A decision whether to accept administrators’ recommendation that nearly 17 full-time teacher positions be eliminated for next school year is scheduled for Tuesday.

The Lake Tahoe Unified School District Board of Education will likely vote on the recommendation since Human Resource Director Beth Delacour must determine who will be laid off or have duties shrunk by March 15, per state law.

“We can always add back,” Delacour said. “We just can’t take away after March 15.”



A preliminary list has eight elementary teachers and one sixth-grade teacher losing their jobs. The remaining cuts deal with class sections, such as social studies, Spanish and journalism at the middle school and English, math, physical education and history at the high school.

Alternative education will also see some staff reductions in long-term independent study, the Transitional Learning Center and Mt.

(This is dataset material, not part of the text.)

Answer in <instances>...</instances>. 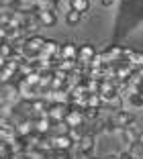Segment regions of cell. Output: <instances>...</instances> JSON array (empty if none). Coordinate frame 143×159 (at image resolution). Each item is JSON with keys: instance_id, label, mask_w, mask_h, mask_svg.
<instances>
[{"instance_id": "9a60e30c", "label": "cell", "mask_w": 143, "mask_h": 159, "mask_svg": "<svg viewBox=\"0 0 143 159\" xmlns=\"http://www.w3.org/2000/svg\"><path fill=\"white\" fill-rule=\"evenodd\" d=\"M35 16L39 20V27H53L57 23V16H55L53 10H37Z\"/></svg>"}, {"instance_id": "5b68a950", "label": "cell", "mask_w": 143, "mask_h": 159, "mask_svg": "<svg viewBox=\"0 0 143 159\" xmlns=\"http://www.w3.org/2000/svg\"><path fill=\"white\" fill-rule=\"evenodd\" d=\"M60 43L53 41V39H45V45H43L41 53H39V59H60Z\"/></svg>"}, {"instance_id": "603a6c76", "label": "cell", "mask_w": 143, "mask_h": 159, "mask_svg": "<svg viewBox=\"0 0 143 159\" xmlns=\"http://www.w3.org/2000/svg\"><path fill=\"white\" fill-rule=\"evenodd\" d=\"M129 63H131V66L135 67V70H139V67H143V51H135Z\"/></svg>"}, {"instance_id": "3957f363", "label": "cell", "mask_w": 143, "mask_h": 159, "mask_svg": "<svg viewBox=\"0 0 143 159\" xmlns=\"http://www.w3.org/2000/svg\"><path fill=\"white\" fill-rule=\"evenodd\" d=\"M96 47L92 45V43H82V45H78V63L80 66H90L92 63V59L96 57Z\"/></svg>"}, {"instance_id": "ffe728a7", "label": "cell", "mask_w": 143, "mask_h": 159, "mask_svg": "<svg viewBox=\"0 0 143 159\" xmlns=\"http://www.w3.org/2000/svg\"><path fill=\"white\" fill-rule=\"evenodd\" d=\"M23 80L27 82L29 86H31V88H37V86H39V80H41V74H39V71L35 70V71H31L29 75H25Z\"/></svg>"}, {"instance_id": "44dd1931", "label": "cell", "mask_w": 143, "mask_h": 159, "mask_svg": "<svg viewBox=\"0 0 143 159\" xmlns=\"http://www.w3.org/2000/svg\"><path fill=\"white\" fill-rule=\"evenodd\" d=\"M129 155L133 159H143V145H141V143H133V145H129Z\"/></svg>"}, {"instance_id": "2e32d148", "label": "cell", "mask_w": 143, "mask_h": 159, "mask_svg": "<svg viewBox=\"0 0 143 159\" xmlns=\"http://www.w3.org/2000/svg\"><path fill=\"white\" fill-rule=\"evenodd\" d=\"M123 141L125 143H129V145H133V143H137V137H139V131H137V125H129L127 129H123Z\"/></svg>"}, {"instance_id": "e0dca14e", "label": "cell", "mask_w": 143, "mask_h": 159, "mask_svg": "<svg viewBox=\"0 0 143 159\" xmlns=\"http://www.w3.org/2000/svg\"><path fill=\"white\" fill-rule=\"evenodd\" d=\"M90 8V0H69V10H76V12L84 14Z\"/></svg>"}, {"instance_id": "8fae6325", "label": "cell", "mask_w": 143, "mask_h": 159, "mask_svg": "<svg viewBox=\"0 0 143 159\" xmlns=\"http://www.w3.org/2000/svg\"><path fill=\"white\" fill-rule=\"evenodd\" d=\"M31 133H33V120L23 118V120H17V122H14V135L19 137V139H27Z\"/></svg>"}, {"instance_id": "f1b7e54d", "label": "cell", "mask_w": 143, "mask_h": 159, "mask_svg": "<svg viewBox=\"0 0 143 159\" xmlns=\"http://www.w3.org/2000/svg\"><path fill=\"white\" fill-rule=\"evenodd\" d=\"M51 2H53V4H60V2H61V0H51Z\"/></svg>"}, {"instance_id": "52a82bcc", "label": "cell", "mask_w": 143, "mask_h": 159, "mask_svg": "<svg viewBox=\"0 0 143 159\" xmlns=\"http://www.w3.org/2000/svg\"><path fill=\"white\" fill-rule=\"evenodd\" d=\"M111 122L115 125V129L123 131V129H127L129 125H133V122H135V116L131 112H127V110H119V112H115V116H112Z\"/></svg>"}, {"instance_id": "ac0fdd59", "label": "cell", "mask_w": 143, "mask_h": 159, "mask_svg": "<svg viewBox=\"0 0 143 159\" xmlns=\"http://www.w3.org/2000/svg\"><path fill=\"white\" fill-rule=\"evenodd\" d=\"M102 106H104V102H102V98L98 94H88L86 96V108H96V110H100Z\"/></svg>"}, {"instance_id": "30bf717a", "label": "cell", "mask_w": 143, "mask_h": 159, "mask_svg": "<svg viewBox=\"0 0 143 159\" xmlns=\"http://www.w3.org/2000/svg\"><path fill=\"white\" fill-rule=\"evenodd\" d=\"M49 131H51V120L47 116L33 118V133H37V135L45 137V135H49Z\"/></svg>"}, {"instance_id": "5bb4252c", "label": "cell", "mask_w": 143, "mask_h": 159, "mask_svg": "<svg viewBox=\"0 0 143 159\" xmlns=\"http://www.w3.org/2000/svg\"><path fill=\"white\" fill-rule=\"evenodd\" d=\"M51 102L47 98H35L31 102V108H33V116H47V110H49Z\"/></svg>"}, {"instance_id": "8992f818", "label": "cell", "mask_w": 143, "mask_h": 159, "mask_svg": "<svg viewBox=\"0 0 143 159\" xmlns=\"http://www.w3.org/2000/svg\"><path fill=\"white\" fill-rule=\"evenodd\" d=\"M69 110V104H61V102H51L49 110H47V118L51 122H60L65 118V112Z\"/></svg>"}, {"instance_id": "ba28073f", "label": "cell", "mask_w": 143, "mask_h": 159, "mask_svg": "<svg viewBox=\"0 0 143 159\" xmlns=\"http://www.w3.org/2000/svg\"><path fill=\"white\" fill-rule=\"evenodd\" d=\"M94 145H96V137H94V133H84V135L80 137V141L76 143L78 151H80V153H86V155L92 153Z\"/></svg>"}, {"instance_id": "277c9868", "label": "cell", "mask_w": 143, "mask_h": 159, "mask_svg": "<svg viewBox=\"0 0 143 159\" xmlns=\"http://www.w3.org/2000/svg\"><path fill=\"white\" fill-rule=\"evenodd\" d=\"M64 122L69 126V129H84L86 118H84V112H82V110H78V108H69L68 112H65Z\"/></svg>"}, {"instance_id": "4316f807", "label": "cell", "mask_w": 143, "mask_h": 159, "mask_svg": "<svg viewBox=\"0 0 143 159\" xmlns=\"http://www.w3.org/2000/svg\"><path fill=\"white\" fill-rule=\"evenodd\" d=\"M102 159H119V153H108V155H104Z\"/></svg>"}, {"instance_id": "d6986e66", "label": "cell", "mask_w": 143, "mask_h": 159, "mask_svg": "<svg viewBox=\"0 0 143 159\" xmlns=\"http://www.w3.org/2000/svg\"><path fill=\"white\" fill-rule=\"evenodd\" d=\"M82 16H84V14L76 12V10H68V12H65V23H68L69 27H76V25H80Z\"/></svg>"}, {"instance_id": "83f0119b", "label": "cell", "mask_w": 143, "mask_h": 159, "mask_svg": "<svg viewBox=\"0 0 143 159\" xmlns=\"http://www.w3.org/2000/svg\"><path fill=\"white\" fill-rule=\"evenodd\" d=\"M137 143H141V145H143V131H139V137H137Z\"/></svg>"}, {"instance_id": "7402d4cb", "label": "cell", "mask_w": 143, "mask_h": 159, "mask_svg": "<svg viewBox=\"0 0 143 159\" xmlns=\"http://www.w3.org/2000/svg\"><path fill=\"white\" fill-rule=\"evenodd\" d=\"M106 106L108 108H112V110H117V112H119V110H123V96H115V98L112 100H108V102H106Z\"/></svg>"}, {"instance_id": "7a4b0ae2", "label": "cell", "mask_w": 143, "mask_h": 159, "mask_svg": "<svg viewBox=\"0 0 143 159\" xmlns=\"http://www.w3.org/2000/svg\"><path fill=\"white\" fill-rule=\"evenodd\" d=\"M119 86H117V82H111V80H100V86H98V96L102 98V102H108V100H112L115 96H119Z\"/></svg>"}, {"instance_id": "9c48e42d", "label": "cell", "mask_w": 143, "mask_h": 159, "mask_svg": "<svg viewBox=\"0 0 143 159\" xmlns=\"http://www.w3.org/2000/svg\"><path fill=\"white\" fill-rule=\"evenodd\" d=\"M51 145H53V151H68L76 145L74 141L69 139V135H60V137H51Z\"/></svg>"}, {"instance_id": "484cf974", "label": "cell", "mask_w": 143, "mask_h": 159, "mask_svg": "<svg viewBox=\"0 0 143 159\" xmlns=\"http://www.w3.org/2000/svg\"><path fill=\"white\" fill-rule=\"evenodd\" d=\"M100 4L108 8V6H112V4H115V0H100Z\"/></svg>"}, {"instance_id": "cb8c5ba5", "label": "cell", "mask_w": 143, "mask_h": 159, "mask_svg": "<svg viewBox=\"0 0 143 159\" xmlns=\"http://www.w3.org/2000/svg\"><path fill=\"white\" fill-rule=\"evenodd\" d=\"M47 159H72V155H69L68 151H51V153L47 155Z\"/></svg>"}, {"instance_id": "4fadbf2b", "label": "cell", "mask_w": 143, "mask_h": 159, "mask_svg": "<svg viewBox=\"0 0 143 159\" xmlns=\"http://www.w3.org/2000/svg\"><path fill=\"white\" fill-rule=\"evenodd\" d=\"M17 92H19V96H21V100H35L37 98V94H35V88H31V86L27 84V82H25V80H19V82H17Z\"/></svg>"}, {"instance_id": "6da1fadb", "label": "cell", "mask_w": 143, "mask_h": 159, "mask_svg": "<svg viewBox=\"0 0 143 159\" xmlns=\"http://www.w3.org/2000/svg\"><path fill=\"white\" fill-rule=\"evenodd\" d=\"M43 45H45V37H41V35H29L23 41L21 55L29 61H35V59H39V53H41Z\"/></svg>"}, {"instance_id": "d4e9b609", "label": "cell", "mask_w": 143, "mask_h": 159, "mask_svg": "<svg viewBox=\"0 0 143 159\" xmlns=\"http://www.w3.org/2000/svg\"><path fill=\"white\" fill-rule=\"evenodd\" d=\"M82 112H84V118H86V120H96L98 118V110L96 108H84Z\"/></svg>"}, {"instance_id": "7c38bea8", "label": "cell", "mask_w": 143, "mask_h": 159, "mask_svg": "<svg viewBox=\"0 0 143 159\" xmlns=\"http://www.w3.org/2000/svg\"><path fill=\"white\" fill-rule=\"evenodd\" d=\"M60 59H68V61H76L78 59V45L76 43H64L60 47Z\"/></svg>"}]
</instances>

Tallac.




But the biggest blow is at the elementary level which will represent half of the total teacher reductions. Superintendent Jim Tarwater hopes to install all-day kindergarten next year, which, if implemented, would reduce the number of elementary teacher cuts. At a school board meeting last week he said the addition of all-day kindergarten would also help attract students to the district, which has been making staff cuts because of declining enrollment since the 2001-02 school year.

Tarwater previously said he hoped to have a decision by Tuesday on all-day kindergarten, which must be negotiated between the district and South Tahoe Educators Association. Delacour said she wasn’t optimistic about that target.

“At this point it’s not on (Tuesday’s) agenda,” she said.

Carol Murdock, president of the teachers association, believed some teachers will get their jobs back before next school year based on occurrences in the past years.

“(The district is) probably cutting more positions than they really need just to be on the safe side,” Murdock said.

In regards to the proposal of all-day kindergarten, Murdock said: “I think our bargaining team is still considering it” but wouldn’t divulge much else since it’s negotiable items are “something we don’t (discuss) in the public.”

Kindergarten teacher Denise Preston has received two layoff notices in her 7.5 years in the district. Although she does expect to get hired back, she doesn’t want to be part of the staff shakeup that occurs when staff reductions are made. She wants to stay at the Lake Tahoe Environmental Science Magnet School in Meyers.

“I think we all get a little bogged down and a little bit depressed around this time,” she said last week. “We all try to plan for our future but we don’t know what our future brings.”